Imperial Tobacco se renforce sur le rentable marché américain du tabac
Le rachat de Lorillard, troisième cigarettier américain, par Reynolds America, numéro deux du secteur, pour environ 25 milliards de dollars (18,4 milliards d’euros), donne l’occasion au britannique Imperial Tobacco de se renforcer sur le marché américain du tabac, le deuxième du monde en volume, et le plus rentable.
Dans le cadre de ce rapprochement et pour anticiper d’éventuelles demandes des autorités de la concurrence américaines, Imperial Tobacco, quatrième acteur mondial, acquerra auprès de Reynolds les marques Kool, Salem, Winston, Maverick, les cigarettes électroniques «blu eCigs» – qui détiennent près de la moitié de ce marché aux Etats-Unis – et d’autres actifs pour 7,1 milliards de dollars en numéraire. Après ajustements des bénéfices fiscaux estimés à 1,5 milliard de dollars, le prix net ressort à 5,6 milliards de dollars, soit un multiple de 6,9 fois l’Ebitda, a précisé le producteur de tabac britannique.
«C’est une très bonne affaire», s’est félicitée Alison Cooper, directrice générale d’Imperial Tobacco. En effet, le groupe verra sa part de marché aux Etats-Unis passer de 3%, avec sa marque Gold USA, à 10%, et occupera la troisième place du secteur au lieu de la cinquième auparavant. Les Etats-Unis pèseront désormais près d’un quart du chiffre d’affaires tabac du groupe.

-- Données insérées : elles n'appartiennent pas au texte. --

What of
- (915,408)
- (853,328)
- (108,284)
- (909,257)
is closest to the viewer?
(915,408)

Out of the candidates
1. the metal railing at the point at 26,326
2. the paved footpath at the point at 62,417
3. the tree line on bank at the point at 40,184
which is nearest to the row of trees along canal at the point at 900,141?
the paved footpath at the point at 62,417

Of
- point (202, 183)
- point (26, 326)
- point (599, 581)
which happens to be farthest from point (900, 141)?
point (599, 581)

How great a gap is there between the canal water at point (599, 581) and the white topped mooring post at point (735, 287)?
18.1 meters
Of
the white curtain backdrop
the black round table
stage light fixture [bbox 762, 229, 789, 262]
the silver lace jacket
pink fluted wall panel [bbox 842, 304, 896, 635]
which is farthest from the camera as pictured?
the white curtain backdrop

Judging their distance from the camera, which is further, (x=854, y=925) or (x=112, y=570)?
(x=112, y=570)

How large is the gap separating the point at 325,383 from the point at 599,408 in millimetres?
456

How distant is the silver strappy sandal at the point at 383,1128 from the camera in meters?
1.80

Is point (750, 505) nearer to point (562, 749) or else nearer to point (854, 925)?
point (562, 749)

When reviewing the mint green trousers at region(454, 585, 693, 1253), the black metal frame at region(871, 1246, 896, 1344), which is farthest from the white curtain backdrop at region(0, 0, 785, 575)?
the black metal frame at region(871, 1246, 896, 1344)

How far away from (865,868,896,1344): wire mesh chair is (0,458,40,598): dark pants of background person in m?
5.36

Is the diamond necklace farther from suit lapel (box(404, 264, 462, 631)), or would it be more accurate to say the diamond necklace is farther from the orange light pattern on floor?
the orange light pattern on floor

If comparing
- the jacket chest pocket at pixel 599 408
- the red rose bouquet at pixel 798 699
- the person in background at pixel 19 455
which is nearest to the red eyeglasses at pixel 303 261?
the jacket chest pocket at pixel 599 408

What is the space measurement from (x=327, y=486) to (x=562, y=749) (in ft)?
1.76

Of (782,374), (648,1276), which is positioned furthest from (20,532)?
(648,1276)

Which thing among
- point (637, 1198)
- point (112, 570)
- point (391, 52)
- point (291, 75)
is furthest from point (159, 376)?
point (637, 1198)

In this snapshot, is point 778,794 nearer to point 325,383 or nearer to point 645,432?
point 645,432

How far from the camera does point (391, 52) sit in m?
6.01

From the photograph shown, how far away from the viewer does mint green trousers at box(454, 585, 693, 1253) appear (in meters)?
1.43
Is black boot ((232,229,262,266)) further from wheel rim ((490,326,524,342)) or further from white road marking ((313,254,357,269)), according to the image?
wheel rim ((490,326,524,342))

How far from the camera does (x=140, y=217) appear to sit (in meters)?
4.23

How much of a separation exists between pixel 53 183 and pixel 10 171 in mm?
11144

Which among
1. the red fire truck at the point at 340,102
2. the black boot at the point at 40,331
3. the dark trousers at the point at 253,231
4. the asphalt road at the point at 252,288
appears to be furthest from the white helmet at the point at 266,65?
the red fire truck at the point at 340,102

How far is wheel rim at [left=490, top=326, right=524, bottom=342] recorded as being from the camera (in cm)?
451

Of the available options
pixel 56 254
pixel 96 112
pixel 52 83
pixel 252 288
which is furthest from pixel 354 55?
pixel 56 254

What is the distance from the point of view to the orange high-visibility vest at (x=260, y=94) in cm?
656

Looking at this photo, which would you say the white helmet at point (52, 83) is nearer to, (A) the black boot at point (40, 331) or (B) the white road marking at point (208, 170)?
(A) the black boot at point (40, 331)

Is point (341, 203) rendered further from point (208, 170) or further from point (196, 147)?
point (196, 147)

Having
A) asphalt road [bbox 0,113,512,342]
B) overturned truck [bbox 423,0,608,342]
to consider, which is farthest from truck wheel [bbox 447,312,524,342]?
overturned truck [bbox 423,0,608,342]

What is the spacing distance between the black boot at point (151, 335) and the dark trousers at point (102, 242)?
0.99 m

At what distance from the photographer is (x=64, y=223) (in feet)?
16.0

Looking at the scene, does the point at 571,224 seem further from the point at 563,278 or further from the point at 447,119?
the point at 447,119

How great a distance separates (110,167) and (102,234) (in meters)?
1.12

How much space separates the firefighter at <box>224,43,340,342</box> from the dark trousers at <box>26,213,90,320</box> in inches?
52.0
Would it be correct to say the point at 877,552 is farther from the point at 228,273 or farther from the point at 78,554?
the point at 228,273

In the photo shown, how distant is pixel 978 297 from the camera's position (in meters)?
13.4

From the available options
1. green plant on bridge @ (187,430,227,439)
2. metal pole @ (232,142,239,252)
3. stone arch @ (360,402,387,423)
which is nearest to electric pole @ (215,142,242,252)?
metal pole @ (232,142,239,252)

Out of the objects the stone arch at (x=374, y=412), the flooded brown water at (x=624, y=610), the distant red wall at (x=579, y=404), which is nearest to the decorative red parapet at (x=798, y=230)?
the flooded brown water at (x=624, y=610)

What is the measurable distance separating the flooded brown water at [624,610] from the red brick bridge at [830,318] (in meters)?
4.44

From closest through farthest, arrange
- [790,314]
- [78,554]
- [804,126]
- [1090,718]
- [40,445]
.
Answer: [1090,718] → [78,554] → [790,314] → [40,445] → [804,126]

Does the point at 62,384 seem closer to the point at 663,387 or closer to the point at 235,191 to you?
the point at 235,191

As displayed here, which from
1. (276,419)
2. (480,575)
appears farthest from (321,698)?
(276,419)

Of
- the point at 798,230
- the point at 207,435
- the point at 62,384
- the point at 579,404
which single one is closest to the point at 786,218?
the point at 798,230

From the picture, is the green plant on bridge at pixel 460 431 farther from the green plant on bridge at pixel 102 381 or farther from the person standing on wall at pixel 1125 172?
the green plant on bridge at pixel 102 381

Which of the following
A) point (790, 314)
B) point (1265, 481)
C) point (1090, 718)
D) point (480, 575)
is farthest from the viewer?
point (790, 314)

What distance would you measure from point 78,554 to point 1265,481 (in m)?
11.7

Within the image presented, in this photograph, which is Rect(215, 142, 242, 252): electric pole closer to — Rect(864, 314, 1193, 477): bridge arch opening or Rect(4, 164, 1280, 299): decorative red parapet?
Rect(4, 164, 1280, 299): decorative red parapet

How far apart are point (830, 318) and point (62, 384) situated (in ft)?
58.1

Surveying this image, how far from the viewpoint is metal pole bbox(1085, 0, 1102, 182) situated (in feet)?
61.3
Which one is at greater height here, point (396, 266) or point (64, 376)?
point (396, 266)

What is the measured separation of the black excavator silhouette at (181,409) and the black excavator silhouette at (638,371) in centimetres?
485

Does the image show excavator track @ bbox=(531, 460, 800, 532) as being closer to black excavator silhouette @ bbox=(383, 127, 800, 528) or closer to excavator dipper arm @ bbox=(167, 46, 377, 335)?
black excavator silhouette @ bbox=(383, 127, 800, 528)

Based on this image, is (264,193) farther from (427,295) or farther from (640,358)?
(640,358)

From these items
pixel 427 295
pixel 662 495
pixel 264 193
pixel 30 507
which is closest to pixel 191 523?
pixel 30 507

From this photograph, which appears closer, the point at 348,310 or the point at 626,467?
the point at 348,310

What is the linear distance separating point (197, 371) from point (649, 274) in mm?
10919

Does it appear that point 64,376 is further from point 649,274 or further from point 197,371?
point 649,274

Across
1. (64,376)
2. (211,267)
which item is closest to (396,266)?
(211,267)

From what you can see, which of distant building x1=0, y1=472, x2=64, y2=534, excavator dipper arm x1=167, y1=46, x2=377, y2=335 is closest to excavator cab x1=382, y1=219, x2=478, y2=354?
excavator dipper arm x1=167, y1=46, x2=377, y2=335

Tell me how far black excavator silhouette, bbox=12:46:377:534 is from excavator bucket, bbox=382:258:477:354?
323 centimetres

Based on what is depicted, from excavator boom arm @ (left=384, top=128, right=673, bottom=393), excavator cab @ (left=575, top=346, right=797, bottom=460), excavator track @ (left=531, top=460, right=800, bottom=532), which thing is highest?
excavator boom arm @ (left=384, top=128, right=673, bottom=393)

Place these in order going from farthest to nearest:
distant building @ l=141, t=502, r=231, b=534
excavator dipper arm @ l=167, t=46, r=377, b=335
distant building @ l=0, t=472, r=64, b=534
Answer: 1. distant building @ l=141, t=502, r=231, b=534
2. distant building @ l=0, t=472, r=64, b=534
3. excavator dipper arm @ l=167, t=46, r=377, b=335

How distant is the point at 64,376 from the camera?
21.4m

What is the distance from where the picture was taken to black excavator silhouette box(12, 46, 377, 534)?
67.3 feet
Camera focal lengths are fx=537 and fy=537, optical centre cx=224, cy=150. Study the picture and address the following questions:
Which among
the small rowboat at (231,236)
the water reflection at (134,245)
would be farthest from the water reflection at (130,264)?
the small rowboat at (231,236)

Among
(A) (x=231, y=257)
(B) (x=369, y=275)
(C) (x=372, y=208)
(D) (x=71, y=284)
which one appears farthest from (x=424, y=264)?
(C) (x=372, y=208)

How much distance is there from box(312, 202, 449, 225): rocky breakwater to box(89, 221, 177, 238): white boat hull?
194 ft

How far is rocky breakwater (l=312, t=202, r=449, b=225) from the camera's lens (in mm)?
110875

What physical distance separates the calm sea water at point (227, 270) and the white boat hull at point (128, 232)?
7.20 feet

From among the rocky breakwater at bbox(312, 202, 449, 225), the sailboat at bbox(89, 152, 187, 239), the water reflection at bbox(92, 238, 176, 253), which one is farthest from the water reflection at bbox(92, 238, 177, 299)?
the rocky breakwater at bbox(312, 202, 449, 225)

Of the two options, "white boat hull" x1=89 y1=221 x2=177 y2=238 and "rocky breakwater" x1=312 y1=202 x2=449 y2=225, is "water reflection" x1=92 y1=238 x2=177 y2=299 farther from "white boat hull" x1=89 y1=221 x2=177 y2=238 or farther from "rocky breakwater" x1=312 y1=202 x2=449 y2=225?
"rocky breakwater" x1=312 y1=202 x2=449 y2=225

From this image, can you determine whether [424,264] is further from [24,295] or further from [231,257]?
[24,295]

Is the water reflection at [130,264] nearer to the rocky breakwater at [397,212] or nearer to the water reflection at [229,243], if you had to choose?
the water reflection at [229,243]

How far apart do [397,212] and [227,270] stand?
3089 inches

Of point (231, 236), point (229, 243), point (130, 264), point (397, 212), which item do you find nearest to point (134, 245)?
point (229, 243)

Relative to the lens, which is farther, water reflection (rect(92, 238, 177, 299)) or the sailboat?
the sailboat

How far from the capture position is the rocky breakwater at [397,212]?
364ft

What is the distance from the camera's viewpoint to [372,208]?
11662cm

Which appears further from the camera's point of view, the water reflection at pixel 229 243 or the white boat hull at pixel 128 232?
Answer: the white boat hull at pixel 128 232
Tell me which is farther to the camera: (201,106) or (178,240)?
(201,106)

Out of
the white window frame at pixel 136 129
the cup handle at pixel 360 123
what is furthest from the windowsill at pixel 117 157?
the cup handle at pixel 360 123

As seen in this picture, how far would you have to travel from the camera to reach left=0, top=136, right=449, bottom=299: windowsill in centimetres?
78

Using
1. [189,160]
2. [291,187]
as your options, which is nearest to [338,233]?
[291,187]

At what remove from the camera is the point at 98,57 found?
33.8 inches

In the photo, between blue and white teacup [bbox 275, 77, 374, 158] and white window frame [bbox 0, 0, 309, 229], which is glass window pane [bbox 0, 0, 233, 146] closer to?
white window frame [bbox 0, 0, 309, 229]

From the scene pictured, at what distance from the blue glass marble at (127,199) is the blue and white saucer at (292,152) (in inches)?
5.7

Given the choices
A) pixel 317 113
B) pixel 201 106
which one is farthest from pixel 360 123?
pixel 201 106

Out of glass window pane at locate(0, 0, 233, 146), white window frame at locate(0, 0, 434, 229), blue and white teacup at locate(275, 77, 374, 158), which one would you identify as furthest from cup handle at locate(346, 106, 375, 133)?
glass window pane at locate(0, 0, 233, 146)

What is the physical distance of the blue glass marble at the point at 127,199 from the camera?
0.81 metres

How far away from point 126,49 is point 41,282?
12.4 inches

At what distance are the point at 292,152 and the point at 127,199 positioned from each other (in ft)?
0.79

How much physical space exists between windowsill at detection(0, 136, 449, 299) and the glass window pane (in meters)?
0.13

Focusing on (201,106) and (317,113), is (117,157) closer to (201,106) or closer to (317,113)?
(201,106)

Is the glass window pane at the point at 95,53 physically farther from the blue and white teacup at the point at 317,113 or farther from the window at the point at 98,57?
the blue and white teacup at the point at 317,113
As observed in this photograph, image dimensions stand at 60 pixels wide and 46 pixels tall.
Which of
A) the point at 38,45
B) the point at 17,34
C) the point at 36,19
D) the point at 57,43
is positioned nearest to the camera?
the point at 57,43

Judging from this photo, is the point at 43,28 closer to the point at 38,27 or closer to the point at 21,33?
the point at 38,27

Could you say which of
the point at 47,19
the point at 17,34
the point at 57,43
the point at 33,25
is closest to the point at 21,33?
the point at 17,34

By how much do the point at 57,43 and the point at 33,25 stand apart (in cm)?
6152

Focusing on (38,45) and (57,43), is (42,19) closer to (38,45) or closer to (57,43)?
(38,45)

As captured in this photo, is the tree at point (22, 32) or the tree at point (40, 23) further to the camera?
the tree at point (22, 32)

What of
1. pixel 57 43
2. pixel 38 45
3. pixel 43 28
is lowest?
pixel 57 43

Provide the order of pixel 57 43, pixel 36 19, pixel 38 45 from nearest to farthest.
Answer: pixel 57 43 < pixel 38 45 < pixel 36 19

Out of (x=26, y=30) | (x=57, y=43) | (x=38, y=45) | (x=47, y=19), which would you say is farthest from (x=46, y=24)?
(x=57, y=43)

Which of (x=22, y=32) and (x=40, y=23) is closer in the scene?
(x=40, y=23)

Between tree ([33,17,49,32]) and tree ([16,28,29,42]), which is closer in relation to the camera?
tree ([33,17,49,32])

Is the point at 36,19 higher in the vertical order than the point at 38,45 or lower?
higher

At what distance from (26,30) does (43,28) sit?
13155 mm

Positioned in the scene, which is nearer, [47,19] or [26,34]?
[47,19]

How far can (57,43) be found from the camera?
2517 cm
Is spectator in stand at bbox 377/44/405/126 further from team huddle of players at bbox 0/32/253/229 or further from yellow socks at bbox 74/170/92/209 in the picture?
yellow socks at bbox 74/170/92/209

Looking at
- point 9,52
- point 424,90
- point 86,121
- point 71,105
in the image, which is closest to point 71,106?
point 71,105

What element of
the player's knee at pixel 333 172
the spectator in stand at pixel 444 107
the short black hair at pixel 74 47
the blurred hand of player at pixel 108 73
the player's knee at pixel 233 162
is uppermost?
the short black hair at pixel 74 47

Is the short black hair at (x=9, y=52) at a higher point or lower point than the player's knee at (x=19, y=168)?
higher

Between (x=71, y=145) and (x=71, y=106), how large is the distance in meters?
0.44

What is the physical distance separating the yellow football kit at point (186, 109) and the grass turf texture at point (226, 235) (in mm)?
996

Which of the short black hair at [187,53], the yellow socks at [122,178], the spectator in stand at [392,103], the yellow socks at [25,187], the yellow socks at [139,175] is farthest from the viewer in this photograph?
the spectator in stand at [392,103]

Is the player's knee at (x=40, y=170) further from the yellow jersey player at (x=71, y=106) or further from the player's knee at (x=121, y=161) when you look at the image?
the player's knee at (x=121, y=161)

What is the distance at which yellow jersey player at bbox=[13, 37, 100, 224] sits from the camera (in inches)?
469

Imperial financera cette acquisition entièrement par dette mais compte conserver une note en catégorie investissement, grâce aux cash flows importants provenant des actifs acquis. Le groupe est noté «BBB» par S&P et Fitch, mais «Baa3», à un cran du high yield, par Moody’s, qui vient de placer sa note, comme Fitch, sous surveillance négative.
Reynolds offre l’équivalent de 68,88 dollars (50,50 dollars en cash et 0,2909 action Reynolds) par action Lorillard, soit une prime de 40% sur le cours de 28 février avant les premières rumeurs, valorisant le producteur de cigarettes mentholées Newport 27,4 milliards de dollars dette comprise.
Après ce mariage, le marché américain du tabac sera contrôlé à 90% par le duopole Altria et Reynolds. Avec plus de 11 milliards de dollars de chiffre d’affaires et 5 milliards de résultat opérationnel, Reynolds détiendra environ un tiers du marché. Le nouvel ensemble mise sur 800 millions de dollars de synergies de coûts. Pour sa part, British American Tobacco investira 4,7 milliards de dollars dans le nouvel ensemble afin de maintenir sa participation à hauteur de 42%.